:: Entries shown

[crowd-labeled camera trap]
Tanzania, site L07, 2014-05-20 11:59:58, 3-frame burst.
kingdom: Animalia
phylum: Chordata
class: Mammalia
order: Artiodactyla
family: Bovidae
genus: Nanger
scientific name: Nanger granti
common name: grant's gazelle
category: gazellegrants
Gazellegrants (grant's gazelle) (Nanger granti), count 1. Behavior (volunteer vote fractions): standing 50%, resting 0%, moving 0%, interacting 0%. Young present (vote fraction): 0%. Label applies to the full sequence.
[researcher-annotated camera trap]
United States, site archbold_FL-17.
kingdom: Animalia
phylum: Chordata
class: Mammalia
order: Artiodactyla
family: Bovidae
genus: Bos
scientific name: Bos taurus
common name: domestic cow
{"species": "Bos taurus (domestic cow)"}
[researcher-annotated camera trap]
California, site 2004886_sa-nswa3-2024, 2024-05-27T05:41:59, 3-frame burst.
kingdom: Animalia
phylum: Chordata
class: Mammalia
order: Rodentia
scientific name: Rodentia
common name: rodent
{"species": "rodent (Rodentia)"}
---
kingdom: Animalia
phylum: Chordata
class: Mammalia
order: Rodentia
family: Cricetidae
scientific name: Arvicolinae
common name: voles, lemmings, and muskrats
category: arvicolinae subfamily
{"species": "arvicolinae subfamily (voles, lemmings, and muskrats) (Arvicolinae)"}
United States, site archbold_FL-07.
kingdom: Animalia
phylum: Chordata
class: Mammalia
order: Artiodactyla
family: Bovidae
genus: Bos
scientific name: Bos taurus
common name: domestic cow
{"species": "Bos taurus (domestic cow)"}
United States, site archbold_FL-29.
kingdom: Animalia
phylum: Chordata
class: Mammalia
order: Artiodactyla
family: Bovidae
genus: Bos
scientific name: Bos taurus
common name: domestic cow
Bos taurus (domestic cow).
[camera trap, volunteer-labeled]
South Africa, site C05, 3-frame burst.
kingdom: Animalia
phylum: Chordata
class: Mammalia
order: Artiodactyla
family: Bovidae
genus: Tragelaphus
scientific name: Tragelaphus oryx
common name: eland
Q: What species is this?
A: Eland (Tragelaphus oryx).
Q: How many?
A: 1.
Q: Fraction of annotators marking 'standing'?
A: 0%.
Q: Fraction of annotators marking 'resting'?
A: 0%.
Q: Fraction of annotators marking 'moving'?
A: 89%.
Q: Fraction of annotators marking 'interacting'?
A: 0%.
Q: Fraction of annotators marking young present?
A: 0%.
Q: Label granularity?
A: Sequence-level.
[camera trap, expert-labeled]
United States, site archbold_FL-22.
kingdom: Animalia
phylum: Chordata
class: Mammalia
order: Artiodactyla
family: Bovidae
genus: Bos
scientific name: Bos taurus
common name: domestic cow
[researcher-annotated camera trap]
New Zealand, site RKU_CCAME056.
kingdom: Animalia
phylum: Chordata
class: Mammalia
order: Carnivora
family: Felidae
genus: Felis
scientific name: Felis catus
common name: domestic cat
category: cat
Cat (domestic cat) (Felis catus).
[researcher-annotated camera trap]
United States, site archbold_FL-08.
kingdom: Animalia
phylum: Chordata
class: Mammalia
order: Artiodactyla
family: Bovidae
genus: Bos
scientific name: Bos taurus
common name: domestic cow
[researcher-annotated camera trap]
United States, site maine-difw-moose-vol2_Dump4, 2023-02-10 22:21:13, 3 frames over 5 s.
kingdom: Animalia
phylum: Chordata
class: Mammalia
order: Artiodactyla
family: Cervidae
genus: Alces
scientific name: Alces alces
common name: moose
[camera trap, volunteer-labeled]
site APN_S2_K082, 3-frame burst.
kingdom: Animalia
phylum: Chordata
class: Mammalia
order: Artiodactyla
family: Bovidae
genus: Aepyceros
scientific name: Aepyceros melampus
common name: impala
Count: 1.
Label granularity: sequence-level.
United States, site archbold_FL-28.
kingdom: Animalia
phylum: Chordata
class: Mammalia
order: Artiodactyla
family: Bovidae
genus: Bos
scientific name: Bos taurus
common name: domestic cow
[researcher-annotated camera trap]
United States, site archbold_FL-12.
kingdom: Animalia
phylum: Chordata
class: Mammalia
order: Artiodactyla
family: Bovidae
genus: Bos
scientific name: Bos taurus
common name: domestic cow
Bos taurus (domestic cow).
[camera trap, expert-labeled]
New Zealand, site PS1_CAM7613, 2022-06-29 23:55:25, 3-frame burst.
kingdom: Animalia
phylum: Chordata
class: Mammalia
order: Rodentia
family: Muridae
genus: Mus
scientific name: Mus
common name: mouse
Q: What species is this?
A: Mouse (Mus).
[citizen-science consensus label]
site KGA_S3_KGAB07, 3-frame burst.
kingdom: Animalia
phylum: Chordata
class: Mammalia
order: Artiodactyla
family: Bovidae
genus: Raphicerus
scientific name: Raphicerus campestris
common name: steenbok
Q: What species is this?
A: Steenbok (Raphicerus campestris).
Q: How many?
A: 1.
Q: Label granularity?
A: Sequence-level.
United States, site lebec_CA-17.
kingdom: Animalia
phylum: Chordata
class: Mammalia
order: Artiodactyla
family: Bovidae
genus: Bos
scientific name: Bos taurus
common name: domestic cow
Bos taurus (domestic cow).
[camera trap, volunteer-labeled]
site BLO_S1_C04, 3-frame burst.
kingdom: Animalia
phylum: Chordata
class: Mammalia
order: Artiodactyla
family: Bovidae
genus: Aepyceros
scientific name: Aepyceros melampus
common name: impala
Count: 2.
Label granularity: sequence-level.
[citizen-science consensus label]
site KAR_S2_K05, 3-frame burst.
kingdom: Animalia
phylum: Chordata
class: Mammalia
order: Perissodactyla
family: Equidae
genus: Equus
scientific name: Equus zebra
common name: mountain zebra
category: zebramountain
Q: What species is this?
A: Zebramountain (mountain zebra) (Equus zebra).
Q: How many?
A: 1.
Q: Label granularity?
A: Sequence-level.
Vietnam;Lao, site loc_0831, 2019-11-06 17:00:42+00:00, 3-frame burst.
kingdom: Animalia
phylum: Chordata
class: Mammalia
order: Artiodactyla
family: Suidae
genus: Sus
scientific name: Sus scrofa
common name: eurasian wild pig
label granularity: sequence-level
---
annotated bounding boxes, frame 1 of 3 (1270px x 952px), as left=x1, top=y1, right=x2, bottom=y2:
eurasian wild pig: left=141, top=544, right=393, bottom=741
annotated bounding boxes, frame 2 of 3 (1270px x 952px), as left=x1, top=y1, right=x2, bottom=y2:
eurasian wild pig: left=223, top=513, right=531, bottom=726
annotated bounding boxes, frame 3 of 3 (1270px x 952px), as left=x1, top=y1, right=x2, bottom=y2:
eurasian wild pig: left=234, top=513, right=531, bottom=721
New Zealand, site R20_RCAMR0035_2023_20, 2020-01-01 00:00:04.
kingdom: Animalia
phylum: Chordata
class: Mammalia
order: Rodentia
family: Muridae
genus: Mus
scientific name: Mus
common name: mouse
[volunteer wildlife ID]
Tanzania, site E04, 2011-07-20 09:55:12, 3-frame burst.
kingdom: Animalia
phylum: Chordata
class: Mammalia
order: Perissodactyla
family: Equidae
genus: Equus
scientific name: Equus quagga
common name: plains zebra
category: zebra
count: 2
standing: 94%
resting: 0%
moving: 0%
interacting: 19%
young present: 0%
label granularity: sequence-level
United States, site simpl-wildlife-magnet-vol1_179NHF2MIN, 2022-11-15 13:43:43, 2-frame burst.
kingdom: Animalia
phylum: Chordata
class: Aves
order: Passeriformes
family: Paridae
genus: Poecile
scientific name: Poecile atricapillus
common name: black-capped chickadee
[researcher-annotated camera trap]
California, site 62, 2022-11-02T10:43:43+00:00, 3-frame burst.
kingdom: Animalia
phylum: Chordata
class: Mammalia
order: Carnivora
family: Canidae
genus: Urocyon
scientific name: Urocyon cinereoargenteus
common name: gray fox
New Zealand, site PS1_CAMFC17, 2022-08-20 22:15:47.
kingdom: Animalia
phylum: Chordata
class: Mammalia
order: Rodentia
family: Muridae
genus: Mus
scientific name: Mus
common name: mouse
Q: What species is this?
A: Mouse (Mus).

::::

Lines above with "moose" in them are the ones to copy.

◆ Result for this task ◆
United States, site maine-difw-moose-vol2_Dump4, 2023-02-10 22:21:13, 3 frames over 5 s.
common name: moose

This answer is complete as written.